[Exercise passage Boundary: Start]
Automations

Automations

Automations (flows) run workflows when something happens in your Notion database. You can build them visually with the brick builder or write code in PHPScript.

Triggers

Every flow starts with a trigger — the event that causes it to run.

On Record Created — Runs when a new record is added to the database.

On Record Updated — Runs when any property on a record changes. Combine with change detection conditions to target specific property changes.

On Record Deleted — Runs when a record is archived or deleted.

Scheduled — Runs on a recurring schedule. Choose a day (every day, or a specific day of the week) and an hour (every hour, or a specific hour). Useful for daily reports, weekly summaries, or periodic cleanup.

On Webhook — Runs when an HTTP request is sent to the flow's webhook URL. After saving the flow, a unique URL is generated that you can call from external services. Accepts POST and GET parameters. Rate limited to 10 requests per minute.

On Email Received — Runs when an inbound email is received on a record in the database. The email content is available in the payload.
[Exercise passage Boundary: End]
* **Exercise 1**: From the automations documentation, extract the passage from "Every flow starts" to "archived or deleted.".
* **Exercise 2**: Write what comes next in the automations documentation, picking up after its final sentence.
The data entries that follow the automations documentation are separate material.
[Source information Boundary: Start]
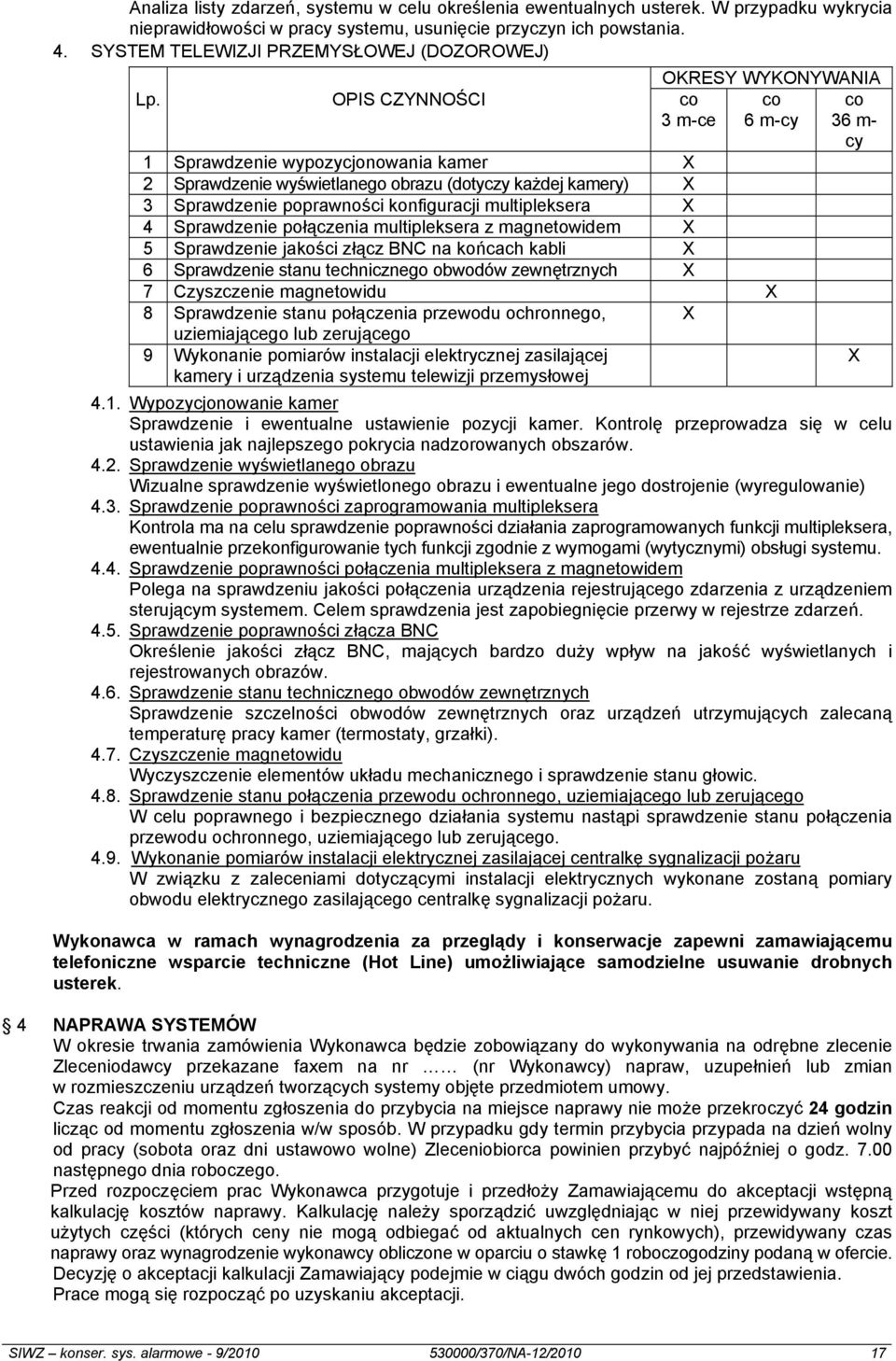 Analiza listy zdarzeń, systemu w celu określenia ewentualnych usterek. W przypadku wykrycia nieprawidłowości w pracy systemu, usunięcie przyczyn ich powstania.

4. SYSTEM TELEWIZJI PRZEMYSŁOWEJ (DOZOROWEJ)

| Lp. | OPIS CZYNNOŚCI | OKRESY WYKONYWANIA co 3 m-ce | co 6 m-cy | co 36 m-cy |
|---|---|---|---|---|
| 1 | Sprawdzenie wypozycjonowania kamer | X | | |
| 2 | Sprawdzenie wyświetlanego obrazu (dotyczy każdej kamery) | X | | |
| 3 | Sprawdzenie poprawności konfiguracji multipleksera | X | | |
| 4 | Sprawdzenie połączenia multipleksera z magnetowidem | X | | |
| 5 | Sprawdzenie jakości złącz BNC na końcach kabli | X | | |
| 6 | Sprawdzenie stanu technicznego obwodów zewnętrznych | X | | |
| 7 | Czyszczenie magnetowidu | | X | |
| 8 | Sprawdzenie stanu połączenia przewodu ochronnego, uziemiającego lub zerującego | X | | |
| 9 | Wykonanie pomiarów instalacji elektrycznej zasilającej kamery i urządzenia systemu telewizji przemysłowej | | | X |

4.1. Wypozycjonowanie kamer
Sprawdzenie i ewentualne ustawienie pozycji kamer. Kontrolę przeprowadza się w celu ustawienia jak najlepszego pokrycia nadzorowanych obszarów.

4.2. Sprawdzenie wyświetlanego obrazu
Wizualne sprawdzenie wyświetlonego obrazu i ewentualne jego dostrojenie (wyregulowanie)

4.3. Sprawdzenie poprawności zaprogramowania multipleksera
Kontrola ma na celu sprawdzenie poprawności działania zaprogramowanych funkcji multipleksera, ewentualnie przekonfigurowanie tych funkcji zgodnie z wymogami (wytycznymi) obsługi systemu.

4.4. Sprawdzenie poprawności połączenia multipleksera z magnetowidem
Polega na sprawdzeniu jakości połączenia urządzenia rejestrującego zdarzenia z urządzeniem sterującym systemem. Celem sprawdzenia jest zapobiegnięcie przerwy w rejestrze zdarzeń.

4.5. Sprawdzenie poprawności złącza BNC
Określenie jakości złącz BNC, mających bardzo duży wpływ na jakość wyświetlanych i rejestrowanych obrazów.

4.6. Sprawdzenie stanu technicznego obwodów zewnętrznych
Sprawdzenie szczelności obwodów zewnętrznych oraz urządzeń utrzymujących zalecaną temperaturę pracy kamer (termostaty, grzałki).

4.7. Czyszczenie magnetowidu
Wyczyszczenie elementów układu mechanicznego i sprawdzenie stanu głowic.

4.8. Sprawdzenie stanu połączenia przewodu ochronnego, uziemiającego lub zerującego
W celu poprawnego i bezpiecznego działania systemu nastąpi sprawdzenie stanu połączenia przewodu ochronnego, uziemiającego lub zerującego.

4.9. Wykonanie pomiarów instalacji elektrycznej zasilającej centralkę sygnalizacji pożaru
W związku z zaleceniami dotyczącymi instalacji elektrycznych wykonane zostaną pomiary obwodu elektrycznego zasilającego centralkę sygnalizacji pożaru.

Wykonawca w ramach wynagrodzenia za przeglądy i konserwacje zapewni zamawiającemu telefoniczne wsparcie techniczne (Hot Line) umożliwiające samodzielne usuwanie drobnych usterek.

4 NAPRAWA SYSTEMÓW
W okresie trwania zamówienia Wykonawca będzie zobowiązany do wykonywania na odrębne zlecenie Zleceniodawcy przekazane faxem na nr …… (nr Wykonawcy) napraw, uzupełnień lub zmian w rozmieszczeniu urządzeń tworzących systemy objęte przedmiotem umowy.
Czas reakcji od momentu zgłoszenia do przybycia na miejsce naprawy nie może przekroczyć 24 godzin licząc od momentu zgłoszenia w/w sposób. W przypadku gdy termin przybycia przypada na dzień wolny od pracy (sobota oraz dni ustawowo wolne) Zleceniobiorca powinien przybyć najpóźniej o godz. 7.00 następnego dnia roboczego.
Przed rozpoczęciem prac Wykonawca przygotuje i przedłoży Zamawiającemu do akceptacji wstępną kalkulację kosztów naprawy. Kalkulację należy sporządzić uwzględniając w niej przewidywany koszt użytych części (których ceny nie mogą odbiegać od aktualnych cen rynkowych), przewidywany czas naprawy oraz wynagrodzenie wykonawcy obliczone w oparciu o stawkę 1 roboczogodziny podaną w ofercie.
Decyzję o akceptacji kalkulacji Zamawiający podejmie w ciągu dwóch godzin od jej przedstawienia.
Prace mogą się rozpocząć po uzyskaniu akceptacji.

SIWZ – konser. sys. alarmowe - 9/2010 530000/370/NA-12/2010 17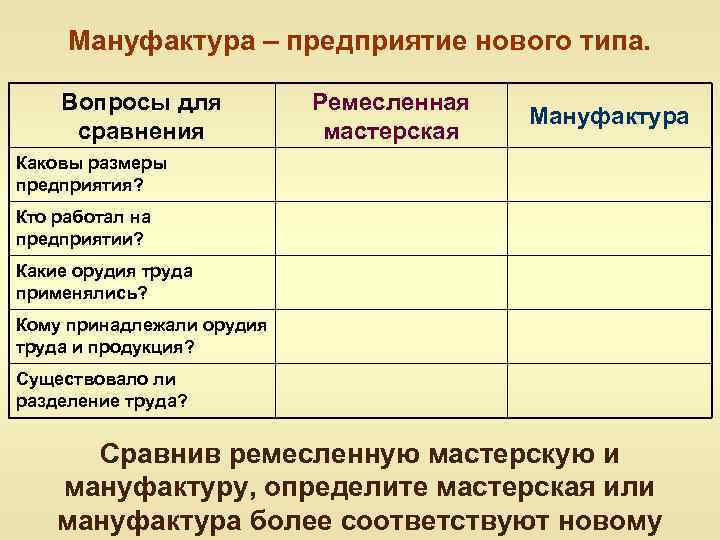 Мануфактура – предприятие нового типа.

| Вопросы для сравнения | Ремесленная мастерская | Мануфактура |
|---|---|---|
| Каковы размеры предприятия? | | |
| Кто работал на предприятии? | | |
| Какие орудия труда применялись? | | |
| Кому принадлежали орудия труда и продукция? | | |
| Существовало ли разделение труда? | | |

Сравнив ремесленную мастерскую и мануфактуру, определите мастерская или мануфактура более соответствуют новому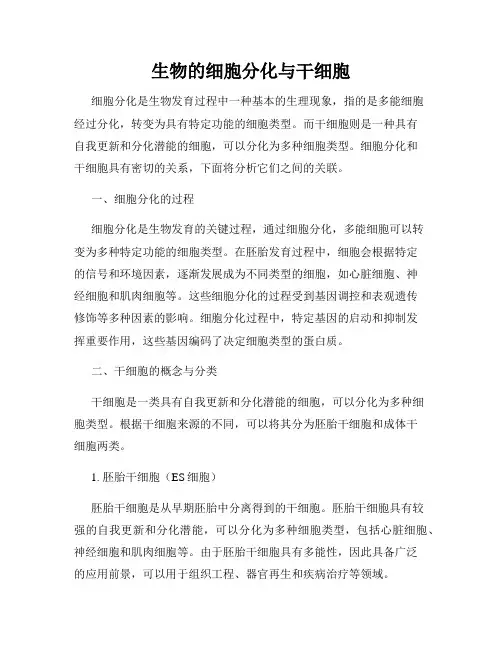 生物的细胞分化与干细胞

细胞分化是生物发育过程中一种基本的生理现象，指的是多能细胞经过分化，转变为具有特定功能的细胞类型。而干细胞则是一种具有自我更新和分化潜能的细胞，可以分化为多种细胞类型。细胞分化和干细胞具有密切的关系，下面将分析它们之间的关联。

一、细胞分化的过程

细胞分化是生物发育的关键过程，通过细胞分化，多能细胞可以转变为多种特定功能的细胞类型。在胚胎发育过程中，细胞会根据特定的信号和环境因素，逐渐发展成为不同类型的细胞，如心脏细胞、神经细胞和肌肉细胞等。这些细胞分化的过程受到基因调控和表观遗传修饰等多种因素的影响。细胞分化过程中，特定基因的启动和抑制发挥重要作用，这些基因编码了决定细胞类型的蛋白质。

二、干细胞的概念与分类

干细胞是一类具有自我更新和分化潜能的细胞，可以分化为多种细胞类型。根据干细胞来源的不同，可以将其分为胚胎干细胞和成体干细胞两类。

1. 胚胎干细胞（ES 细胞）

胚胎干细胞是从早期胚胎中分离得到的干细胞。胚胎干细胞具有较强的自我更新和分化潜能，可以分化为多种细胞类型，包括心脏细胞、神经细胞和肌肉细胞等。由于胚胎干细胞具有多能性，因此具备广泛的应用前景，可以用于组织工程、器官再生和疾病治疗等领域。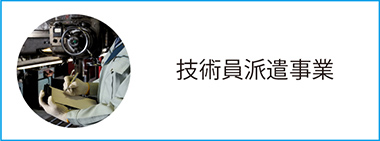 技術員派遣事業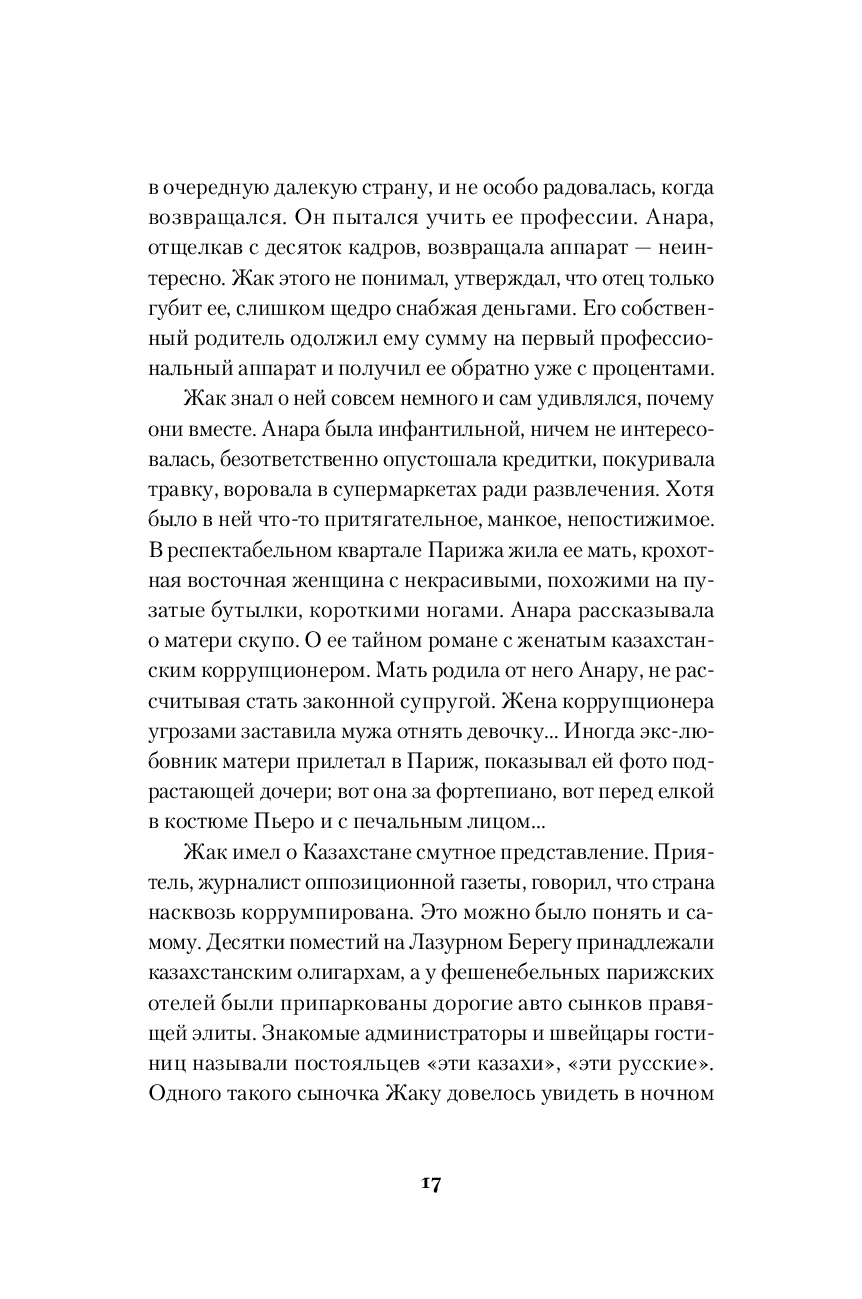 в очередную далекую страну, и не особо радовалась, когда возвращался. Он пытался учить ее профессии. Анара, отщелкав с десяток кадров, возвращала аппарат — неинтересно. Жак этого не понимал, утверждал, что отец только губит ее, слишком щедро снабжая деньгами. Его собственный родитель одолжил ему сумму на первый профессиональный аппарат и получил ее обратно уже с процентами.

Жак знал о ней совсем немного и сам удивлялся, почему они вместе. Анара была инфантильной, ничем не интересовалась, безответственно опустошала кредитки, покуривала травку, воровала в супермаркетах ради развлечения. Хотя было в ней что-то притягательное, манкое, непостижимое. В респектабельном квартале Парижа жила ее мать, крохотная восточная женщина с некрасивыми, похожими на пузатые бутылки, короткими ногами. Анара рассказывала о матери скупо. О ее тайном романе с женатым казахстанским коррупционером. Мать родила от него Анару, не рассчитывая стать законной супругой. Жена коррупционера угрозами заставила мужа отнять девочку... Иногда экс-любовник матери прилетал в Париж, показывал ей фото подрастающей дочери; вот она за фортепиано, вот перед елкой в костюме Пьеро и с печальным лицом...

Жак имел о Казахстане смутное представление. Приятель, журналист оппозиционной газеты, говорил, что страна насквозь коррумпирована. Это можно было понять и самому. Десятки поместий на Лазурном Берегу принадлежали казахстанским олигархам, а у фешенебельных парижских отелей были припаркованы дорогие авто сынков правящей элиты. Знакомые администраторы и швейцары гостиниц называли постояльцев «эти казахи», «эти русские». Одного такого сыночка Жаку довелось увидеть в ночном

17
[Source information Boundary: End]
* **Reply 1**:
Every flow starts with a trigger — the event that causes it to run.

On Record Created — Runs when a new record is added to the database.

On Record Updated — Runs when any property on a record changes. Combine with change detection conditions to target specific property changes.

On Record Deleted — Runs when a record is archived or deleted.

* **Reply 2**:
Visual Builder

The visual builder lets you create flows by adding and configuring bricks — discrete steps that execute in sequence.

Adding bricks: Click Add Step in the builder to insert a new brick. Each brick has a type, a label, and configuration options.

Configuring bricks: Click a brick to open its configuration panel. Fill in the required fields. Use the token picker ({{}}) to insert dynamic values from the trigger payload or previous bricks.

Nesting: Some bricks are containers. The Foreach brick loops over a collection, and the If brick branches based on a condition. Drag bricks inside containers to nest them.

Token picker: When editing a brick field, type {{ to open the token picker. Available tokens include:

  • {{payload.page_id}} — the record's Notion page ID
  • {{payload.database_id}} — the database ID
  • {{payload.properties.FieldName}} — a property value from the triggering record
  • {{payload.changed_fields}} — list of changed fields (update trigger only)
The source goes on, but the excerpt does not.